Aristophanes and his contemporaries
Aristophanes satirized and lampooned the most prominent personalities and institutions of his time, as can be seen, for example, in his scurrilous portrayal of Socrates in The Clouds, and in his racy anti-war farce Lysistrata. Aristophanes was only one of a large number of comic poets, however, working in Athens in the late 5th century BC; his biggest rivals were Hermippus and Eupolis. Classical literary criticism placed Aristophanes somewhere between the harshness of Cratinus and the smoothness of Eupolis. All the Old Comedy writers worked within a highly structured format – parados, agon, and parabasis – which paradoxically offered maximum scope for improvisatory flights of fancy. Song, dance, costume, and chorus all played important roles, as did the parody of the ‘senior’ drama, tragedy.
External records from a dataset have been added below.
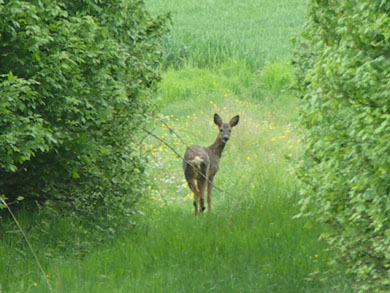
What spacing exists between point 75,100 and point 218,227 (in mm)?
2529

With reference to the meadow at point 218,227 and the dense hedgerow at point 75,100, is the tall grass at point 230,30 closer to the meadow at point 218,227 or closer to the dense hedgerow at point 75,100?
the meadow at point 218,227

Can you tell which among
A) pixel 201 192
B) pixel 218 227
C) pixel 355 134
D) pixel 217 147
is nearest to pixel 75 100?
pixel 218 227

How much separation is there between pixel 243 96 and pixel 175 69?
15.2 ft

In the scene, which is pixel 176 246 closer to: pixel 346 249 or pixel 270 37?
pixel 346 249

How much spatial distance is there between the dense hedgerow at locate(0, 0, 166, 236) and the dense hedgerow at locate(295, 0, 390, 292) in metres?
2.61

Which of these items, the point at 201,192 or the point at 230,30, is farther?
the point at 230,30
Possibly due to the influence of tragedy was the important role of a heroic figure in Aristophanic comedy: as Northrop Frye put it, “In Aristophanes there is usually a central figure who constructs his own society in the teeth of strong opposition”. The diminished role of the protagonist in his latest works marks a point of transition to the Middle comedy.
Later influence/parallels
Horace claimed a formative role for the Old Comedy in the making of Roman satire.